Task instructions:
Please retype the records word for word, starting at the line with "At what distance" and continuing through the end of the records.

* begin Information given *

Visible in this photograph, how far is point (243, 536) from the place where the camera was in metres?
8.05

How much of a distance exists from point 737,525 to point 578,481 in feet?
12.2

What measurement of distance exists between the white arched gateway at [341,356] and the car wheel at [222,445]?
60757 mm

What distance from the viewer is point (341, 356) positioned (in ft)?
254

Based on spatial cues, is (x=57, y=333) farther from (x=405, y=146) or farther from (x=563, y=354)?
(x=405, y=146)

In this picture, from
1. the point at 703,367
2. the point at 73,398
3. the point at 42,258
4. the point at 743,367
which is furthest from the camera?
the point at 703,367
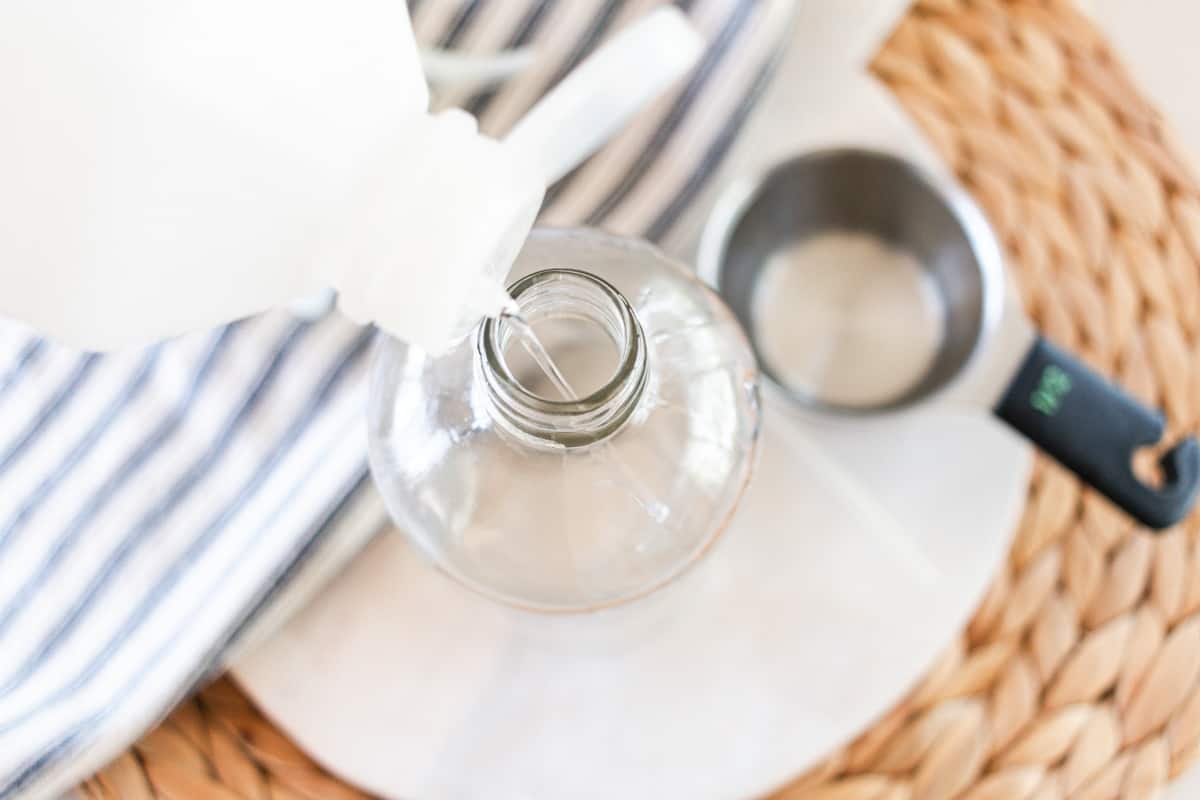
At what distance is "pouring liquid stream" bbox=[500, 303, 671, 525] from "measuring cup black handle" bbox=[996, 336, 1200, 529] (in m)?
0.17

* end Information given *

Reply to the task:
At what distance is "pouring liquid stream" bbox=[500, 303, 671, 525] from "measuring cup black handle" bbox=[996, 336, 1200, 529] (in m)?
0.17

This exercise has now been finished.